The instructor held the record with such care, slowly bringing it to the school’s ancient gramophone, lowering the needle to the fragile black surface of the record’s surface, and then began to translate on sight the small accompanying Russian story book as the record began.
“This is the story, of Peter and the Wolf. Each character in this tale is going to be represented by a different instrument of the orchestra…for instance, the bird will be played by the flute, like this -“
Anna instinctively closed her eyes as the flute began the bird’s simple trill. It couldn’t be helped. Once she heard the music she was instantly sent somewhere else and couldn’t be contacted from that dimension until the music stopped. There she rolled down hills and kicked her heels until she floated a foot or two above pavement. She lived through tragedy and ecstasy along with the story of the music. The complex children’s tale, with its undertones of terror and overtones of joyful youth brought her directly into the cold woods of Russia with Peter, the hunters, and the slinky wolf, licking its sensual mouth after devouring the animals that Peter loves.
She was unaware of the rest of the class, who were giving off airs of boredom and thoughts of the weekend. By the time Peter’s theme ran across the record, with its minor chords and sweet violins she was already in her other place. A place she could always carry with her, from Baltimore to Palmer, Alaska, and allow the tears to come to her eyes and the memory of that handsome music instructor warm her silent evenings after her parents had gone to bed in their cold, simple beds.

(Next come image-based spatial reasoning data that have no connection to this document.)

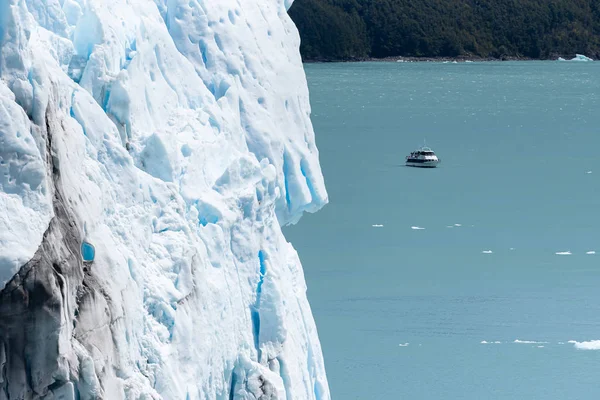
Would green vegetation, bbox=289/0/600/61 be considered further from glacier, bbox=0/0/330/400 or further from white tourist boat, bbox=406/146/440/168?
glacier, bbox=0/0/330/400

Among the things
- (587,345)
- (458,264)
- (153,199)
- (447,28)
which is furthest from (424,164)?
(447,28)

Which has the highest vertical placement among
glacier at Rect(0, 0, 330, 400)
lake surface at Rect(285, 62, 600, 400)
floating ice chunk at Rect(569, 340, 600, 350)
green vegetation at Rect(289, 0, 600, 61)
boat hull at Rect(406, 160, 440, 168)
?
glacier at Rect(0, 0, 330, 400)

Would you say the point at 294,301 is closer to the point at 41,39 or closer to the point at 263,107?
the point at 263,107

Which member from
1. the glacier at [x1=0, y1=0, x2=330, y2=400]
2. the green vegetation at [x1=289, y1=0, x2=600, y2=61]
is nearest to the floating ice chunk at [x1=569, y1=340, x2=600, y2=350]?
the glacier at [x1=0, y1=0, x2=330, y2=400]

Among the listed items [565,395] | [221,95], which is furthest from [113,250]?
[565,395]

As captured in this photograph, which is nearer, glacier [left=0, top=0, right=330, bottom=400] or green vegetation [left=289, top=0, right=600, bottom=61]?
glacier [left=0, top=0, right=330, bottom=400]

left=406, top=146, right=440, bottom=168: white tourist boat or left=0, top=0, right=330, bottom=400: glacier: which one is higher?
left=0, top=0, right=330, bottom=400: glacier

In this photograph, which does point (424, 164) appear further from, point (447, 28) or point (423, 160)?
point (447, 28)
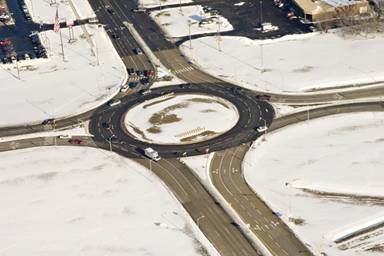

She remembered something she learned in history. That Alaska used to be owned by Russia, and that it shared its climate and birch trees. Her mouth turned upwards at one corner, and she was suddenly ready to leave Baltimore. She had heard there were still many wolves in Alaska, and that they circled towns and threatened livestock. She also knew that they were beautiful, that their eyes glowed amber, and that there were hunters who kept them at bay. She was fascinated and she was ready.
I’m aware now that this needs more. But it came out as it wished, and though Anna is still a bit of a vapor to me, she’s starting to materialize. My writing is an exercise in divining these people out of the corridors. Sometimes I feel like a medium at a Victorian spiritualist gathering. Purple turban and all. Sorry if you’re not buying it, but there really is someone shaking the chandelier.